Political volatility in Australia does not appear to threaten the country’s military and economic relationship with the United States, a panel agreed, partly because of concerns about Chinese economic and military ambitions in Oceania and Asia.
Scott Morrison, of Australia’s Liberal Party, won another term as prime minster in recent elections despite opinion polls overwhelmingly predicting his loss.
Jacob Greber, a correspondent for the Australian Financial Review based in the United States, said at the event he expected Australia’s ties with the U.S. to remain “very much of the same” even after the recent election.
Patrick Buchan, director of the U.S. Alliances Project at CSIS, added that the outcome had to be viewed favorably by the Trump Administration.
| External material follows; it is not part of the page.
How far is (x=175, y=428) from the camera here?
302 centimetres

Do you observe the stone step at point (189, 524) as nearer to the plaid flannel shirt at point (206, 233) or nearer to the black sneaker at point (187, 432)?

“The U.S. looks to countries like Japan and Australia for stability” in the region economically, diplomatically and militarily, he said, and this recent vote delivered that.
As a sign of continuity in security, the Australian-born Buchan said Morrison is likely to pick Linda Reynolds, a senator from the western part of the country, to be his defense minister. She was the first woman promoted to brigadier in Australia’s Army Reserve and served as the second-ranking official in the ministry before the election.
But to whether Japan, India, Australia and the United States – known as the Quad – would become an “Asian NATO” in the foreseeable future to counter China, he said, “we know that isn’t going to happen.” He did see “a real opportunity” to show to other nations in the Indo-Pacific that the four “stand together” on values from democracy to trade, education and economic development and “push back” against an ambitious China in a number of arenas.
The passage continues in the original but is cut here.